Extend the political commentary on the DCCC blacklist and the Hofeller files, starting right after its final sentence.

*Text shown:*
+===+
Of course the DCCC has always been an enemy of the progressive wing of the party, but Nancy Pelosi put the hapless Cheri Bustos in charge of the organization this time around, who made it official, so AOC’s action is reasonable, particularly when juxtaposed with her prodigious fundraising for Democrats in swing districts:

Rep. Alexandria Ocasio-Cortez (D-N.Y.) announced she had formed a political action committee on Saturday to help raise funds for progressive primary candidates.

The congresswoman has been a vocal opponent of the Democratic Congressional Campaign Committee’s policy to “blacklist” vendors and firms that work with candidates mounting primary challenges against Democratic incumbents. Ocasio-Cortez was one such candidate, having run a successful primary campaign against Rep. Joseph Crowley (D-N.Y.) in 2018.

Democratic leadership sees the rule as necessary to protect seats and win elections, but critics like Ocasio-Cortez and fellow 2018 upset victor Ayanna Pressley (D-Mass.) say it prevents fresh voices from reaching Congress and could encumber efforts to increase diversity in the halls of the Capitol.

Ocasio-Cortez has also not paid her dues to the DCCC during this campaign cycle and said she did not plan to pay. The funds are traditionally provided to the DCCC by House members to redistribute among other important races.

Fox News reported that nearly 100 members had yet to pay their dues as of October.

Considering the fact that the DCCC is blacklisting people and organizations for people who are supporting challengers to right wing sellouts like Henry Cuellar and Dan Lipinski, who are in reliably Democratic districts, her actions are not only justified, but obligory.

Pass the Popcorn

The anarchist daughter of a Republican voter suppression specialist has released the files from her late father’s hard drives to the public:

More than a year after his death, a cache of computer files saved on the hard drives of Thomas Hofeller, a prominent Republican redistricting strategist, is becoming public.

Republican state lawmakers in North Carolina fought in court to keep copies of these maps, spreadsheets and other documents from entering the public record. But some files have already come to light in recent months through court filings and news reports.

They have been cited as evidence of gerrymandering that got political maps thrown out in North Carolina, and they have raised questions about Hofeller’s role in the Trump administration’s failed push for a census citizenship question.

Now more of the files are available online through a website called The Hofeller Files, where Hofeller’s daughter, Stephanie Hofeller, published a link to her copy of the files on Sunday after first announcing her plans in a tweet last month.

“These are matters that concern the people and their franchise and their access to resources. This is, therefore, the property of the people,” Hofeller told NPR. “I won’t be satisfied that we the people have found everything until we the people have had a look at it in its entirety.”
+===+
*Data section:*
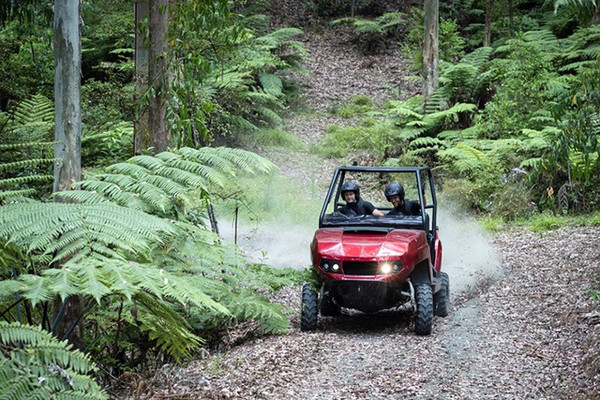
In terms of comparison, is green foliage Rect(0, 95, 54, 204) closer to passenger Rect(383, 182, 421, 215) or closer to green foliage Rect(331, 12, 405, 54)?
passenger Rect(383, 182, 421, 215)

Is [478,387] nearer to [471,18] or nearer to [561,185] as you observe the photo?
[561,185]

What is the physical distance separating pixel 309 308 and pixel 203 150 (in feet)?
9.17

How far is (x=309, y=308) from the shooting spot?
24.5 feet

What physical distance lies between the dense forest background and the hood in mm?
567

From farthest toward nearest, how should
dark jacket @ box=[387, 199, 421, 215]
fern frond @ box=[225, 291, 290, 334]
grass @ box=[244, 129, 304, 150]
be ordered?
1. grass @ box=[244, 129, 304, 150]
2. dark jacket @ box=[387, 199, 421, 215]
3. fern frond @ box=[225, 291, 290, 334]

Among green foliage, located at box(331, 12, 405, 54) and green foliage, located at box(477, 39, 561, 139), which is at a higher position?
green foliage, located at box(331, 12, 405, 54)

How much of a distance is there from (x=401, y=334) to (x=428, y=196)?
8.94 m

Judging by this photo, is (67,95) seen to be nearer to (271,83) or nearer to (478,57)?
(271,83)

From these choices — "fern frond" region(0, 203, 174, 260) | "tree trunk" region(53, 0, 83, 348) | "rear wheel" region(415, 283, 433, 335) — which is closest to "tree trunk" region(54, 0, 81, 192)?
"tree trunk" region(53, 0, 83, 348)

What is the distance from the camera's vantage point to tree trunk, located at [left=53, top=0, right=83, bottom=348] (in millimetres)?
5125

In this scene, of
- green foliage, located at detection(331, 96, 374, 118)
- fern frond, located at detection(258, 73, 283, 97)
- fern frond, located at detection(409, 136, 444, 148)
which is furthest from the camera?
green foliage, located at detection(331, 96, 374, 118)

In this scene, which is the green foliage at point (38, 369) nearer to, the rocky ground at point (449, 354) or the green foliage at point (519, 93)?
the rocky ground at point (449, 354)

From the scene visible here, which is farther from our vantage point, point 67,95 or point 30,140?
point 30,140

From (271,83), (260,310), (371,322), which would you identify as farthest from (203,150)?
(271,83)
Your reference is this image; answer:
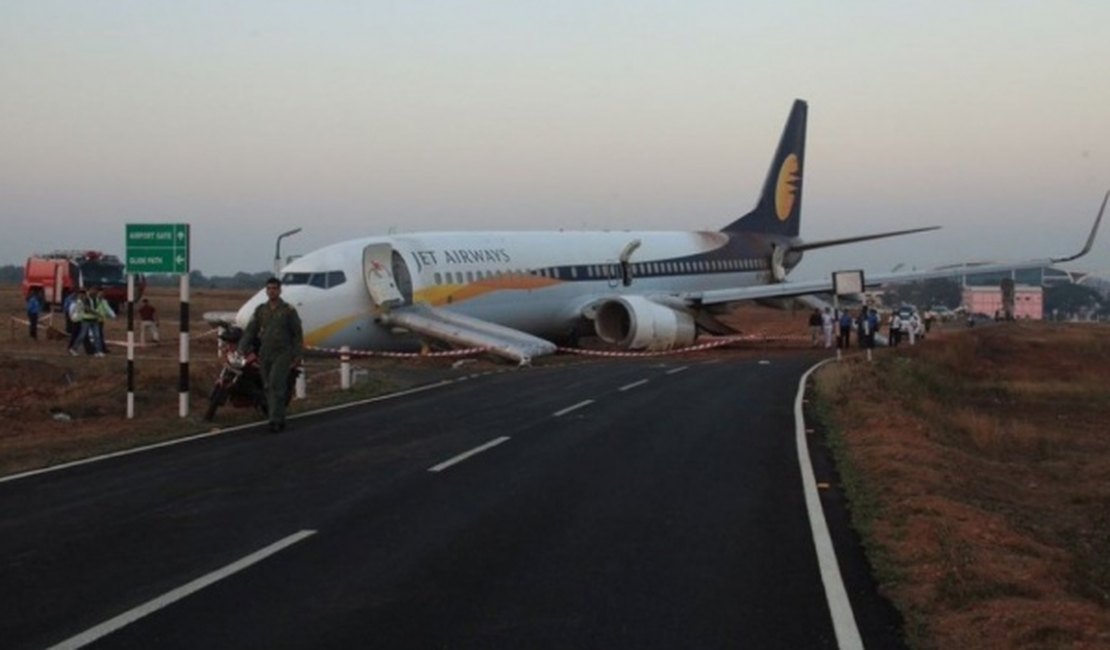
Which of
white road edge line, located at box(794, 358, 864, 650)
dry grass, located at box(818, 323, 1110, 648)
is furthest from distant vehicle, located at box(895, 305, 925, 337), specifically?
white road edge line, located at box(794, 358, 864, 650)

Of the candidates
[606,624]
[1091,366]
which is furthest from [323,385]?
[1091,366]

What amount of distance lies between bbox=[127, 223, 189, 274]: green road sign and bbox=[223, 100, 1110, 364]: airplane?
29.6 ft

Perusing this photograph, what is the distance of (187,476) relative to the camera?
12469mm

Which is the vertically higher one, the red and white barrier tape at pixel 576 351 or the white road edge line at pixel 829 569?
the red and white barrier tape at pixel 576 351

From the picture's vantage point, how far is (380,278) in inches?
1211

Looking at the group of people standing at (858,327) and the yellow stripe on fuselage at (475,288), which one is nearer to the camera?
the yellow stripe on fuselage at (475,288)

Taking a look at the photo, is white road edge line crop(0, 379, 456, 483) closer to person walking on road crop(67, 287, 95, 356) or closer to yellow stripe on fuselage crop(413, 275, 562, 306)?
yellow stripe on fuselage crop(413, 275, 562, 306)

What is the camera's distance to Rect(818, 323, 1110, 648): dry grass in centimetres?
725

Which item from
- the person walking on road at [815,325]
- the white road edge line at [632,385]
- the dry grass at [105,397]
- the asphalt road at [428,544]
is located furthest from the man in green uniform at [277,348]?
+===+
*Output for this task:*
………

Stephanie then reconnected with her mother, Kathleen, and visited her parents’ apartment in North Carolina, where she found four external hard drives and a clear plastic bag containing 18 USB thumb drives in her father’s room. Stephanie says her mother encouraged her to take the devices.

………

It turned out they were filled with photos of Stephanie with her children and other personal items — as well as files from her father’s work as a redistricting consultant for Republicans.

While looking for an attorney to represent her mother in 2018, Stephanie says she connected with the North Carolina chapter of Common Cause, an advocacy group that had brought a lawsuit against Republican state officials to overturn political maps Thomas Hofeller helped draw. After mentioning the hard drives to Common Cause, Stephanie received a court order to turn them over as potential evidence for the lawsuit. She did so in March after making a copy of some of the files for herself.

Since then, the Hofeller files have led to bombshell developments in two major legal battles in the political world.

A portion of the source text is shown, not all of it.